I wondered how to get word to Stacey. She should have made the crossing to Ayers Island by now and had, hopefully, managed to get word to the mainland herself. Memories of the chuckleheads aboard the Persuader made me wish the nearest phones had been somewhere other than that village.

Questions were whirling around my skull not unlike the birds circling overhead.

Should I tell the Coast Guard to look for Stacey if she hasn’t already made contact?

What about putting out a marine APB for the missing skiff? Garrett Meadows might be aboard.

How would we search for forensic evidence of a homicide in a wildlife refuge that had been created to be disturbed as little as possible?

McLeary was suddenly back.

“You checked out.”

“That’s a relief.”

“No one can explain what you’re doing on my rock, though. You weren’t ordered here and didn’t request permission.”

“I can explain, but first I need to tell you about your staff.” I steeled myself and made the statement in plain language, as police officers are trained to do. “I have very bad news for you. Kendra Ballard and Hillary Fitzgerald are both dead. There are signs they were attacked by an intruder. Garrett Meadows is missing. He might have taken your skiff, but I saw one of the oars floating off the west side of the island. The state police investigators need to do their work before I can say anything more. I’m deeply sorry for your loss.”

She didn’t react to this news with confusion or shock. She didn’t fall in a heap on the deck. She seemed stricken but unsurprised, the way someone does who hears that a chronically ill friend has passed away. Certain deaths are foretold.

“I’m coming ashore,” she said at last.

“That’s not a good idea.”

She continued pulling the dinghy close enough to the boat to board. “Excuse me? This is my fucking island.”

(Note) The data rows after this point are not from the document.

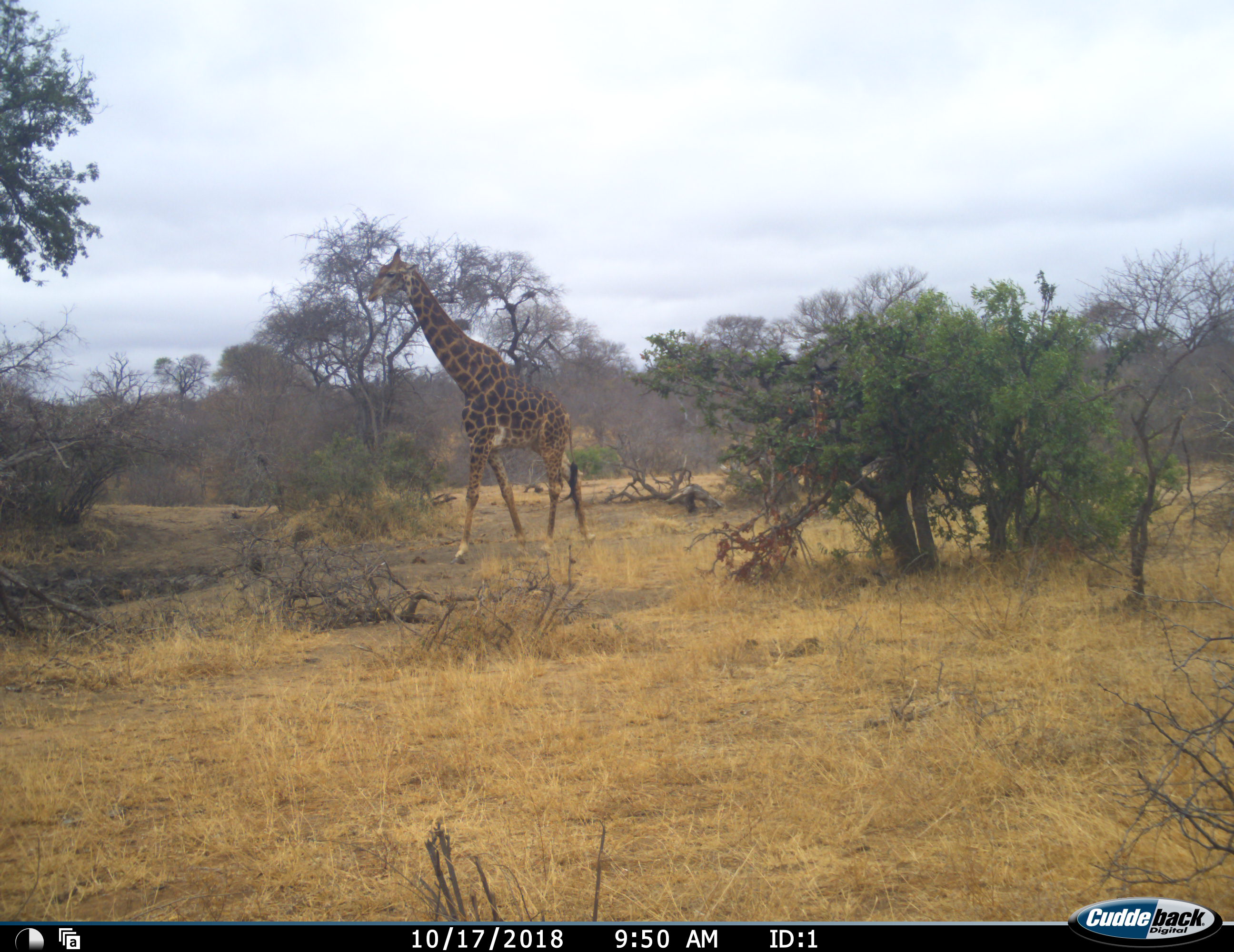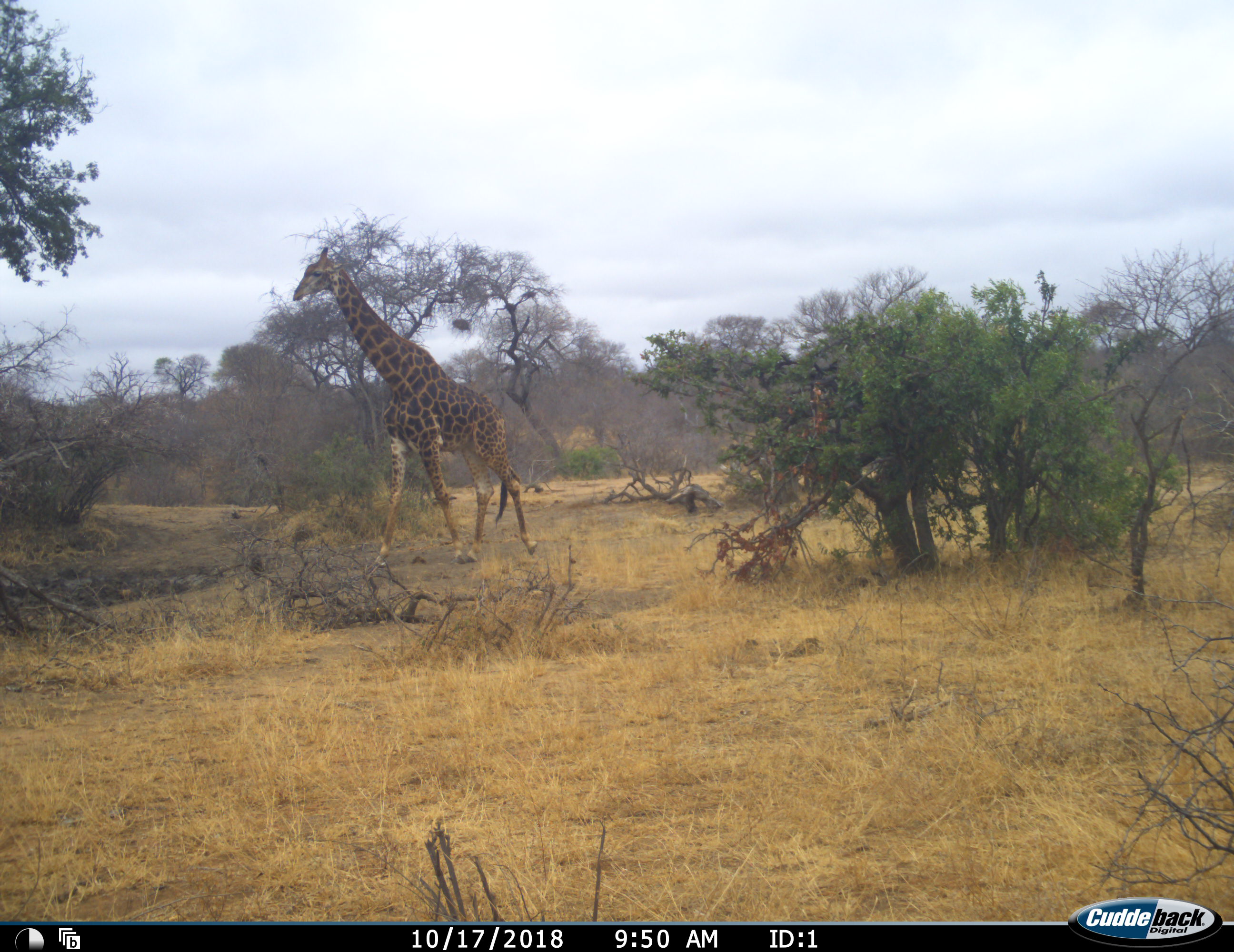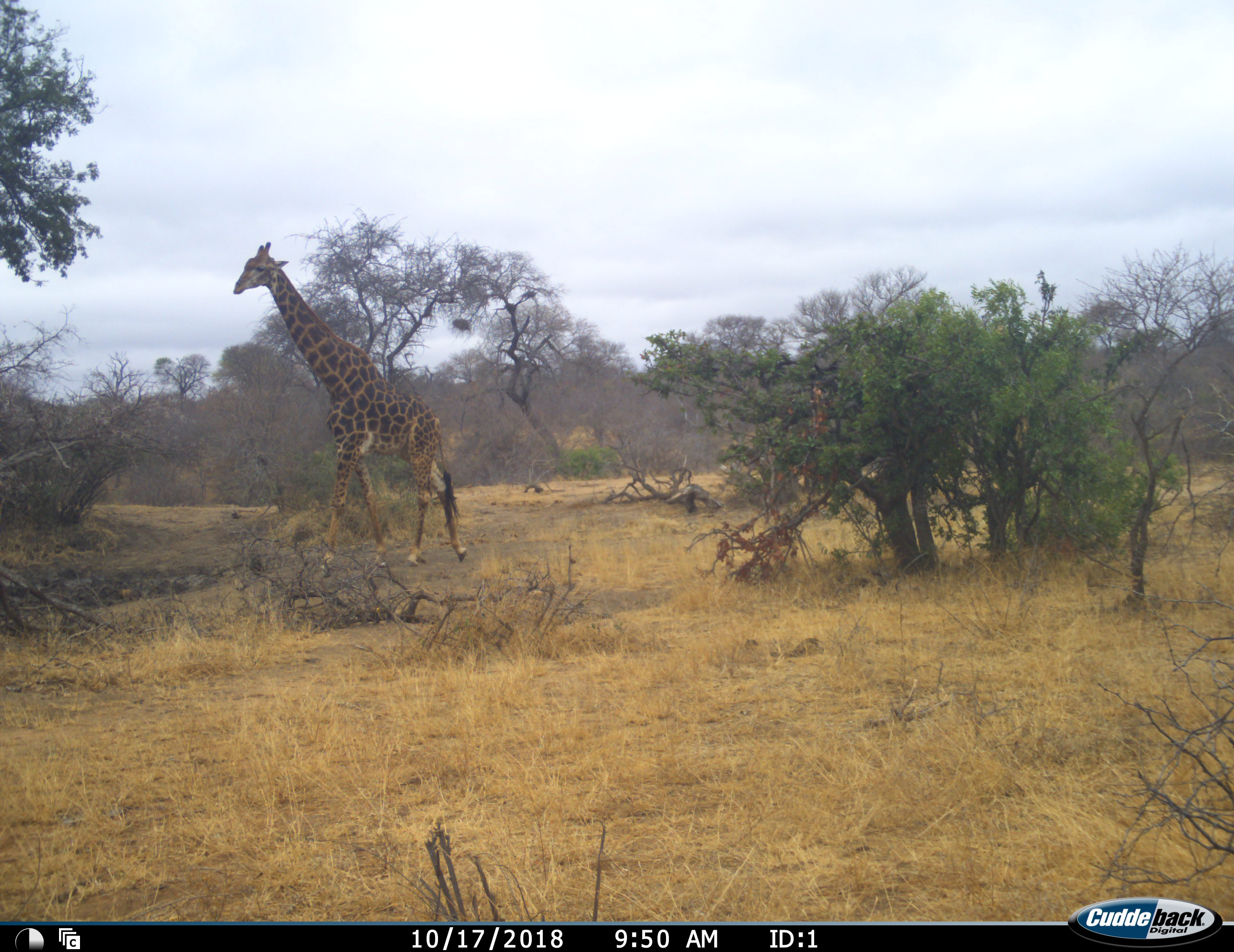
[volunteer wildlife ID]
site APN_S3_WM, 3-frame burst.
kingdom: Animalia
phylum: Chordata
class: Mammalia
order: Artiodactyla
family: Giraffidae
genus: Giraffa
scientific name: Giraffa camelopardalis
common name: giraffe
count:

“Actually, it’s the state’s fucking island.”

“I’m coming ashore, Warden.”

“No, ma’am. You’re not. Baker Island is a crime scene, and I can’t allow anyone—even you—to potentially contaminate it.”

“Contaminate? Contaminate?”

She began readying her gray inflatable to cast off. She was going to force me to restrain her. I had no good idea how to do that.

I was saved by the sound of an engine.

There was no way a Coast Guard response boat could have traveled from Boothbay Harbor to Baker Island this fast, especially in a fog that concealed anchored and moving boats, as well as multiple other obstacles to navigation.

The boat powered down its dual outboards, and then a spotlight brighter than the one that blinded Saul of Tarsus cut a hole in the fog. The beam swung from the Selkie to McLeary in her dinghy to me standing on Plymouth Rock. I squeezed my eyelids shut, but too late.

An amplified voice boomed: “Selkie, Selkie. Maeve, are you all right?”

“No! This son of a bitch won’t let me land.”

“You on the shore, I need you to remain where you are until we can sort out this situation.”

I could barely see through my dazzled pupils. “Spinney?”

“Mike? Is that you?”

It was my acquaintance from the Marine Patrol, the same man Hillary had mentioned bringing her doughnuts. I couldn’t fathom how Specialist Rick Spinney had managed to beat the Coast Guard to Baker Island.